Radia Perlman in the 70s when at student at MIT did extensive experiments with 
preliterate children and the LOGO turtle and built a number of interfaces for 
them. She also spent some time at Xerox PARC where we duplicated her interfaces 
and did many similar experiments with chldren 3 years on up.

Might be worth exploring what's already been done here to get ideas and takeoff 
points.

Cheers,

Alan




________________________________
From: "fors...@ozonline.com.au" <fors...@ozonline.com.au>
To: iaep@lists.sugarlabs.org
Sent: Saturday, June 13, 2009 7:08:26 PM
Subject: [IAEP]  [Grassroots-l] OLPC in Kindergarten

Edward wrote

"I am working on a version of Turtle Art
that will use icons rather than text labels on the tiles, and I want
to test how much of it the preliterate can grasp, and what we can
teach using that capability. We can demonstrate many topics in Turtle
Art, even if the children can't yet program such demos unaided."

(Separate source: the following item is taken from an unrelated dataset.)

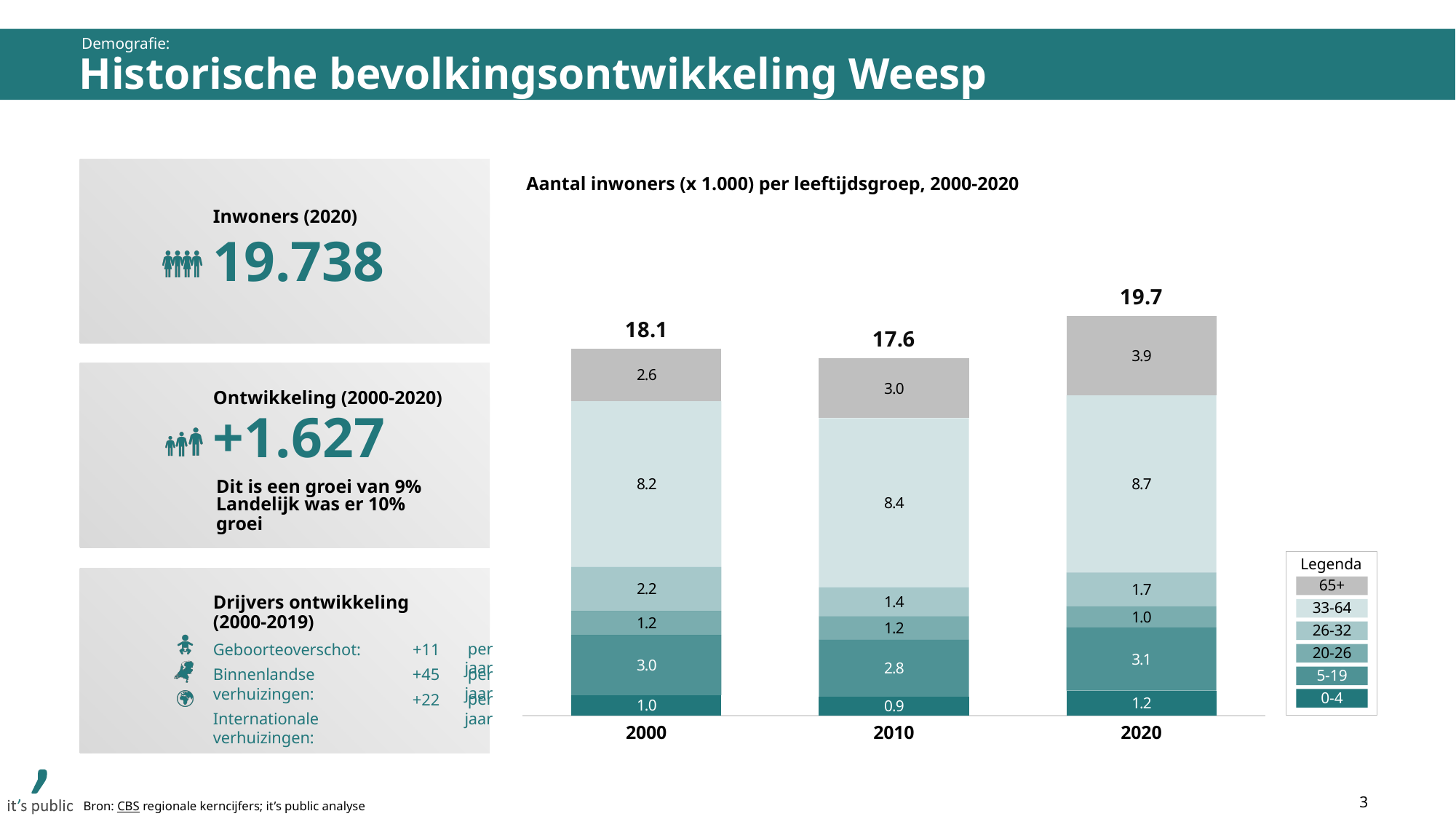
Which year has the highest total number of inhabitants? 2020 What type of chart is shown on the slide? Stacked bar chart What is the title of the chart? Aantal inwoners (x 1.000) per leeftijdsgroep, 2000-2020 How many age groups does the legend list? 6 What is the total of the stacked bar for 2020? 19.7 What is the value for the 65+ age group in 2020? 3.9 How many years (bars) are shown on the x axis of the chart? 3 What is the difference between the 65+ values for 2020 and 2000? 1.3 What is the value for the 0-4 age group in 2000? 1.0 Which year has the lowest total number of inhabitants? 2010 What is the value for the 33-64 age group in 2010? 8.4 Is the 5-19 value larger in 2000 or in 2010? 2000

Edward, to progress discussion, I have done a mock up graphic at 
http://wiki.sugarlabs.org/go/User:Tonyforster

I have only done some blocks. I have concentrated on turtle motion, pen and 
flow control.

I think the mathematics blocks are best left as is. 

Others, eg push and pop heap may be too difficult for pre-literate children to 
bother with. Likewise the portfolio and red box tabs. 

(Maybe keyboard input is important enough to bother with but the 2 step process 
it uses, one block to read kyb and another for its value, is conceptually 
difficult. First the interface should be simplified.)

Questions the exercise has raised for me:

To what extent could pre-literate children use Turtle Art?
Are graphics on blocks really better than text?
Does keeping text labels help develop literacy?
What graphics are best? 
Should the more difficult blocks be omitted or kept with text labels?
Should they be on different tabs if retained?
Where can we do user testing and get feedback?